The bill would clarify that a competent person is able to consent in advance to end-of-life health care decisions, through a written directive, or "in writing or by words or signs," provided there is one witness who is not a health care provider.

Clause 3(3) deals with the situation where a person becomes incompetent before having made a decision. In that case, a request to withhold/withdraw treatment could be made by (1) a proxy appointed under provincial law; (2) if there is no proxy, a legal representative having the authority to make personal health care decisions for the patient; or (3) if there is neither a proxy or a personal health care representative, the person most intimately associated with the patient.
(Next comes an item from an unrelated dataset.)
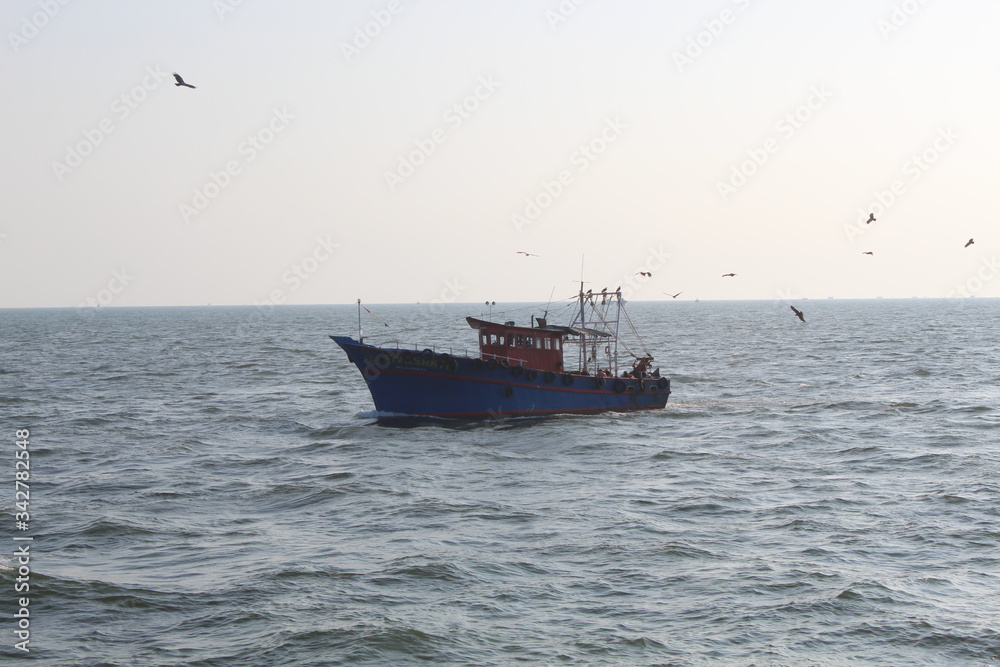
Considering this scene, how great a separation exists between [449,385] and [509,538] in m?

Clause 4 is the definition section; the definitions of "competent," "free and informed request," "health care provider," and "life-sustaining medical treatment" have been discussed above.

Clause 5 states that nothing in the Act would impose a duty to provide medical treatment. One of the purposes of the Act is to clarify that a patient can make the decision to refuse treatment, but such a decision has no effect on the provision of treatment. If a health care professional feels that treatment is futile, he or she is under no new obligation to provide it. Similarly, if a health care professional feels uncomfortable with providing a level of pain control that may shorten life, the bill clarifies that he or she is not under any new obligation to provide it.

Clause 6 recognizes that many of the recommendations of the Special Committee involve the need for research and guidelines. Because the issues surrounding pain control and withholding/withdrawing of treatment fall so much into a "grey" area, accurate information tends not to be available. Bill S-2, by clarifying the legal situation, should greatly assist in making such data available, but the need for education and guidelines would continue. Because the provinces play such an important role in health care, the clause makes clear that Minister of Health’s mandate could include coordinating, with provincial authorities and professional health care associations, the establishment of national guidelines for withholding/withdrawal of treatment, pain control and palliative care. The Minister of Health would also be authorized to encourage public education with respect to pain control and palliative care. Clause 6 also proposes that the Minister be given the mandate to monitor the effects of S-2 on the withholding and withdrawal of treatment.